Exercise directions:
Identify, in the records below, every line where the string "Odocoileus" appears, and copy each such line.

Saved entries
┄┄┄┄┄┄┄┄┄┄┄┄┄┄┄┄┄┄┄┄

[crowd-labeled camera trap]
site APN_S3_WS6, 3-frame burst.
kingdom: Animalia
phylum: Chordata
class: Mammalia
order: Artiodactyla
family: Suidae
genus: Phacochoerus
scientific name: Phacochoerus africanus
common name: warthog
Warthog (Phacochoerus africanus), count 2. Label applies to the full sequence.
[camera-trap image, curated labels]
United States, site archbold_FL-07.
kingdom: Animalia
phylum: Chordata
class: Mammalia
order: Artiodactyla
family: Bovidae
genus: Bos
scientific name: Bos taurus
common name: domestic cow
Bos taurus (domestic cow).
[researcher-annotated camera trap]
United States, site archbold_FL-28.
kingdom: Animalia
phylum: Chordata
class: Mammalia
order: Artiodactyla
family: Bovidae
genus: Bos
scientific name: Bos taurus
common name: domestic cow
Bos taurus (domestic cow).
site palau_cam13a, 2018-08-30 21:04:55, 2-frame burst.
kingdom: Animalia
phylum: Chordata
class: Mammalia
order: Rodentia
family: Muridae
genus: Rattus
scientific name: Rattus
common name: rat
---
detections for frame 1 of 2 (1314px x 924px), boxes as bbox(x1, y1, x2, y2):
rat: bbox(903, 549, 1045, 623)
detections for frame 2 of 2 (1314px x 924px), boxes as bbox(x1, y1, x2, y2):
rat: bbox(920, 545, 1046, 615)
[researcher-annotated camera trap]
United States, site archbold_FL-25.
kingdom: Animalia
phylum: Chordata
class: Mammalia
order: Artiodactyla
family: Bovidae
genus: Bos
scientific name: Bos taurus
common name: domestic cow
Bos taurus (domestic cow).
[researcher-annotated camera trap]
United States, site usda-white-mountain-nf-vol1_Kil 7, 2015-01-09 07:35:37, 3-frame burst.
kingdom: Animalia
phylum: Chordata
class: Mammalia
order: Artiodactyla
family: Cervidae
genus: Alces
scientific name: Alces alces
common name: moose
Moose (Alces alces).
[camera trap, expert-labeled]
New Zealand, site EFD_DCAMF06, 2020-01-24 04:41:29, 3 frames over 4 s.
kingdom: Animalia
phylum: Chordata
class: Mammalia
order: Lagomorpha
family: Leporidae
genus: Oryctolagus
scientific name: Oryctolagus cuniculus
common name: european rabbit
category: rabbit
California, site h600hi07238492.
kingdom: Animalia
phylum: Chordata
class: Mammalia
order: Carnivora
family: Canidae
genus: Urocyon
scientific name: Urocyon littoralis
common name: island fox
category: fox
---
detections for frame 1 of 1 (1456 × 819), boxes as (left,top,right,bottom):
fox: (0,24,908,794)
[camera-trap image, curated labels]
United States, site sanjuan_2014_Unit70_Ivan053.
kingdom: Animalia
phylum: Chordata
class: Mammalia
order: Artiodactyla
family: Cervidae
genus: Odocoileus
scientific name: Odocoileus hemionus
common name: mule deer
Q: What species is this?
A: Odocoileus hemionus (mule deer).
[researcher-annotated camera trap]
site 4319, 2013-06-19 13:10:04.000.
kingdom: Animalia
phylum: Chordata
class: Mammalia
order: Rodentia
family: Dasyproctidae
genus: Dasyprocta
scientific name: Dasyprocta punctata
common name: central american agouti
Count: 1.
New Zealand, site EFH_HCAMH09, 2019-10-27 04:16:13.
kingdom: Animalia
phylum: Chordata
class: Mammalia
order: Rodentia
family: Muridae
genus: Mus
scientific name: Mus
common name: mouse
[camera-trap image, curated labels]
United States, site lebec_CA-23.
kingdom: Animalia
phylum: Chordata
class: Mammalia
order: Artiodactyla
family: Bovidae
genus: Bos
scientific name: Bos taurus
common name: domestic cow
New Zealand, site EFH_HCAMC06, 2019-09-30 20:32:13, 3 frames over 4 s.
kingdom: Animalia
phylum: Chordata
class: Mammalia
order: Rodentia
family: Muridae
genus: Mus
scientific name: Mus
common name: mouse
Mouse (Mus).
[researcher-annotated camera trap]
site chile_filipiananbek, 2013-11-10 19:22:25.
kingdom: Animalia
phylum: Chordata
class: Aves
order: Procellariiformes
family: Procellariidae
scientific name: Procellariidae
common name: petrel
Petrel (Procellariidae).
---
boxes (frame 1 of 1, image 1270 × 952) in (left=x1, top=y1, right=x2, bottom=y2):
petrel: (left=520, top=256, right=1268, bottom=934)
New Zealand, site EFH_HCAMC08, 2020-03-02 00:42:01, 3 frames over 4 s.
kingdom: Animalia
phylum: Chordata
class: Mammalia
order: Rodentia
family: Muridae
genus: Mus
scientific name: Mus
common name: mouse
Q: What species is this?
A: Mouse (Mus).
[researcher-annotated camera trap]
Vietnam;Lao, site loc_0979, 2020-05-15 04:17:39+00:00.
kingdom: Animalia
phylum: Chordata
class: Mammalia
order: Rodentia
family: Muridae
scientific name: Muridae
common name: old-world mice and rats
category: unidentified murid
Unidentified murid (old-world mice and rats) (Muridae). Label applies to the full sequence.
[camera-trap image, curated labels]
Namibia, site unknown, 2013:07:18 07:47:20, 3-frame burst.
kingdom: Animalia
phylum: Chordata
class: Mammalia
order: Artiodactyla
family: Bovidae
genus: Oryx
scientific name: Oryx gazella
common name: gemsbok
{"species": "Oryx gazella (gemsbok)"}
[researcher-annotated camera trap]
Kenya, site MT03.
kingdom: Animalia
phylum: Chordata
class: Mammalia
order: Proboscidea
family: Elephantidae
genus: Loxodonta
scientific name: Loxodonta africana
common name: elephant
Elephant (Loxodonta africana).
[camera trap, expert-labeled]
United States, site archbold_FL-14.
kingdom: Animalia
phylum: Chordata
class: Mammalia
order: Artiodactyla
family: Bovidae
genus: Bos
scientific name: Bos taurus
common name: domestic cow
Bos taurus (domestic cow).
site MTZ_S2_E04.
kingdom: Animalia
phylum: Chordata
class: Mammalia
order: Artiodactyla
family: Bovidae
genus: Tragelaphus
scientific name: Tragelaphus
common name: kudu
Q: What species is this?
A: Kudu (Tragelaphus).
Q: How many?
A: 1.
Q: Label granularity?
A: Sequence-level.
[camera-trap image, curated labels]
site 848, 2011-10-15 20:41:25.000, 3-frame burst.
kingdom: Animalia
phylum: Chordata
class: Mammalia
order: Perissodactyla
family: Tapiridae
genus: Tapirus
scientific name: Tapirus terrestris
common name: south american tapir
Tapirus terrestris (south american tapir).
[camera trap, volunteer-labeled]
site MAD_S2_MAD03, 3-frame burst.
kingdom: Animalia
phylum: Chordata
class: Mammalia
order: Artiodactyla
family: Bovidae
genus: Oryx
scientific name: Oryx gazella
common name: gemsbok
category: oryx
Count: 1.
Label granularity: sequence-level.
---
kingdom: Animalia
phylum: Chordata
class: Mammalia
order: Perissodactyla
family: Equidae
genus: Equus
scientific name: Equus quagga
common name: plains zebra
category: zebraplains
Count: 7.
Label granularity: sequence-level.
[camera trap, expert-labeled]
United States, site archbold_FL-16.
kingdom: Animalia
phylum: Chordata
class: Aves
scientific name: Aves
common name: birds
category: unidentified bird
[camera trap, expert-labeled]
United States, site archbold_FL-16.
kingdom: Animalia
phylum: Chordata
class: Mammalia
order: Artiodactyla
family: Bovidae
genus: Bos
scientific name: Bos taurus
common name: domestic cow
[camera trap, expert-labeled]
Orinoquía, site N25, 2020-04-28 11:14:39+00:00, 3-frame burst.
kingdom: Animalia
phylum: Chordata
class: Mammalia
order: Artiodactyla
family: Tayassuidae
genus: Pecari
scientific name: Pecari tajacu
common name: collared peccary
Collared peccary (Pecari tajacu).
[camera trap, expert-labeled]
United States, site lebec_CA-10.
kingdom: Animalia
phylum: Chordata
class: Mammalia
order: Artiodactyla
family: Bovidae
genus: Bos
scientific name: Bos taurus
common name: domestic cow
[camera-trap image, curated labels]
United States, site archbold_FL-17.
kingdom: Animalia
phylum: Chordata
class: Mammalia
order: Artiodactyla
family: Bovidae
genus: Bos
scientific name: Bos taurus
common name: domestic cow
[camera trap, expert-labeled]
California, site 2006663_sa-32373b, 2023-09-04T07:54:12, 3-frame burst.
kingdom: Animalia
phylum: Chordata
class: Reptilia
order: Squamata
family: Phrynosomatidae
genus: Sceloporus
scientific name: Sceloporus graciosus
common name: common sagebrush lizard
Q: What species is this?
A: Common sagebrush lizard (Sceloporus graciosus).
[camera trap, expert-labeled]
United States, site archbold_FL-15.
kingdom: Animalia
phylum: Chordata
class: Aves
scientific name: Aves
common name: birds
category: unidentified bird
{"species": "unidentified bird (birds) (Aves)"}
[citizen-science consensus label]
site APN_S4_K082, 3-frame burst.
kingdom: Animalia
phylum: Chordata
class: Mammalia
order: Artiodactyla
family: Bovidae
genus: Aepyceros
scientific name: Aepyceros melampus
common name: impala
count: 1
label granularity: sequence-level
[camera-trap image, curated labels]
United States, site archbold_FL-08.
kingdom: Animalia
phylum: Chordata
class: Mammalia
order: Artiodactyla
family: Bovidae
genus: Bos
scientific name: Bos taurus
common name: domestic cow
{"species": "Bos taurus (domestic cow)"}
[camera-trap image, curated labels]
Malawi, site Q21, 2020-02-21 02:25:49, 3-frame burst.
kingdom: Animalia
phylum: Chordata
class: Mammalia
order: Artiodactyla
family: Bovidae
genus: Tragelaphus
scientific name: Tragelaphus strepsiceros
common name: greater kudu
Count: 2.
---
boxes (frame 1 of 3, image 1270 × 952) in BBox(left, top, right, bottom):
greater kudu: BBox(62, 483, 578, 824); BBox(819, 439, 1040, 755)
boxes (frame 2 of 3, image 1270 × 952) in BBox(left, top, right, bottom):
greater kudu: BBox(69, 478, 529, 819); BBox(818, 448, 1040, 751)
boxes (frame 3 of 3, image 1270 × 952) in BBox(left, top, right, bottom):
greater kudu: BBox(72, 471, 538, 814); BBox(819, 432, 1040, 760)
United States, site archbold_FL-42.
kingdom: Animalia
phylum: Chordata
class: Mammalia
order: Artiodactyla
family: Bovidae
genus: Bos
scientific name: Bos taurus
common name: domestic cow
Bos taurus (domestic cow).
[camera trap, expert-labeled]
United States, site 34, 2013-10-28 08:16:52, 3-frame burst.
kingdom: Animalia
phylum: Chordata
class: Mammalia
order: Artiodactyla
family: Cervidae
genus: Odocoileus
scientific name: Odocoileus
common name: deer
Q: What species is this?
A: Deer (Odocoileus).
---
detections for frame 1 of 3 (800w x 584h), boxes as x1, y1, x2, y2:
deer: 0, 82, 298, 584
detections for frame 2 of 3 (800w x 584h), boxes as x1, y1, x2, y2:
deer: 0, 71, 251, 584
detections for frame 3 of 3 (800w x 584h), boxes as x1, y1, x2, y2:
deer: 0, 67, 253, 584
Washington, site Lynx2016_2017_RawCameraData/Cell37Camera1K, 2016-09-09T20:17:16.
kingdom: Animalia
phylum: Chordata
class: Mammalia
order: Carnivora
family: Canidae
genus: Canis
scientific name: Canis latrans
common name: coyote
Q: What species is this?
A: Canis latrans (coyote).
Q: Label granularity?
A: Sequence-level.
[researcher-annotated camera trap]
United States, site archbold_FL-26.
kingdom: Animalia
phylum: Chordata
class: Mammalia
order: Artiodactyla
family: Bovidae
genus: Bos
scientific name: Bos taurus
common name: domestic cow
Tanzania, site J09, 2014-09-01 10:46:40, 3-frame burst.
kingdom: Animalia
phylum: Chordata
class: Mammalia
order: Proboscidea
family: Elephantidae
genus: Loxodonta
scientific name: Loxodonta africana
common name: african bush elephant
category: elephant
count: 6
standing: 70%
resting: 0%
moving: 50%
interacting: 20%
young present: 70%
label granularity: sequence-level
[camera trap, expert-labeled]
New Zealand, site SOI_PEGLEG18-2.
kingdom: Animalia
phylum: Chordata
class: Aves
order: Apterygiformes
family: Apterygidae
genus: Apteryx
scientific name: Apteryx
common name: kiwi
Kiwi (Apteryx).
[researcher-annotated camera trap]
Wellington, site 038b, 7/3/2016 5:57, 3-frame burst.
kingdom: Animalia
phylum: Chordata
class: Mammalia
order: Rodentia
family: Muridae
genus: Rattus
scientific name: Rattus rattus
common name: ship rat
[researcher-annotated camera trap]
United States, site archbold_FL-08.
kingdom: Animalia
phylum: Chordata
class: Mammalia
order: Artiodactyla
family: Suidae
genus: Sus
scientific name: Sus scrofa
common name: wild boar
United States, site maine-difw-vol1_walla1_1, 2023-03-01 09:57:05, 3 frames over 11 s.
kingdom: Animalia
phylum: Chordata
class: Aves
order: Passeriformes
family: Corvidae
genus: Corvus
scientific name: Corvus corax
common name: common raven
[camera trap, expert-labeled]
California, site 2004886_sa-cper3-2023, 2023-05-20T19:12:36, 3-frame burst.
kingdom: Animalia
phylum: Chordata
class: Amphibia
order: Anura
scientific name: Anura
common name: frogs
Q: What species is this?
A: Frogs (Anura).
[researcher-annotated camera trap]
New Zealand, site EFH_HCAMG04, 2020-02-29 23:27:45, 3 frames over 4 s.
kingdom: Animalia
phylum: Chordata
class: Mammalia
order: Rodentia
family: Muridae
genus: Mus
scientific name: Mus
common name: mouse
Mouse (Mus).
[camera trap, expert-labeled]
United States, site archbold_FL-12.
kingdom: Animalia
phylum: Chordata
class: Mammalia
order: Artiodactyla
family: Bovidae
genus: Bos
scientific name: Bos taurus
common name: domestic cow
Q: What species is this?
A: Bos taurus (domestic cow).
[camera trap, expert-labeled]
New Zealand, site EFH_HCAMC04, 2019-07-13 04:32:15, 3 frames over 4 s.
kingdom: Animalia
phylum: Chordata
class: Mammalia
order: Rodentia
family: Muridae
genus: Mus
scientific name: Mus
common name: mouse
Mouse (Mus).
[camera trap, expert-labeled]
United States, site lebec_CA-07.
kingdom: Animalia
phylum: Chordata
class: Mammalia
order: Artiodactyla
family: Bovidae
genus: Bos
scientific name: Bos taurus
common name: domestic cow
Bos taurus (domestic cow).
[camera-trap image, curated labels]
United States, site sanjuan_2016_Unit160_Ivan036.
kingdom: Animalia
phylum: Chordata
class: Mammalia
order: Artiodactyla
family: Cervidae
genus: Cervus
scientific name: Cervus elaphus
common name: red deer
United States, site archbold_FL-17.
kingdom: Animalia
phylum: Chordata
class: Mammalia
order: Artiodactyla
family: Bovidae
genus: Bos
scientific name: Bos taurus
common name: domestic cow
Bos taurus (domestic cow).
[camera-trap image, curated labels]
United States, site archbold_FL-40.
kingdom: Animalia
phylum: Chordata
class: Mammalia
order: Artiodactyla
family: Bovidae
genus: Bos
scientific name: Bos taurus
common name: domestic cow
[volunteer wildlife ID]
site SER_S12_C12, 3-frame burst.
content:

┄┄┄┄┄┄┄┄┄┄┄┄┄┄┄┄┄┄┄┄

Answer space:
genus: Odocoileus
scientific name: Odocoileus hemionus
A: Odocoileus hemionus (mule deer).
genus: Odocoileus
scientific name: Odocoileus
A: Deer (Odocoileus).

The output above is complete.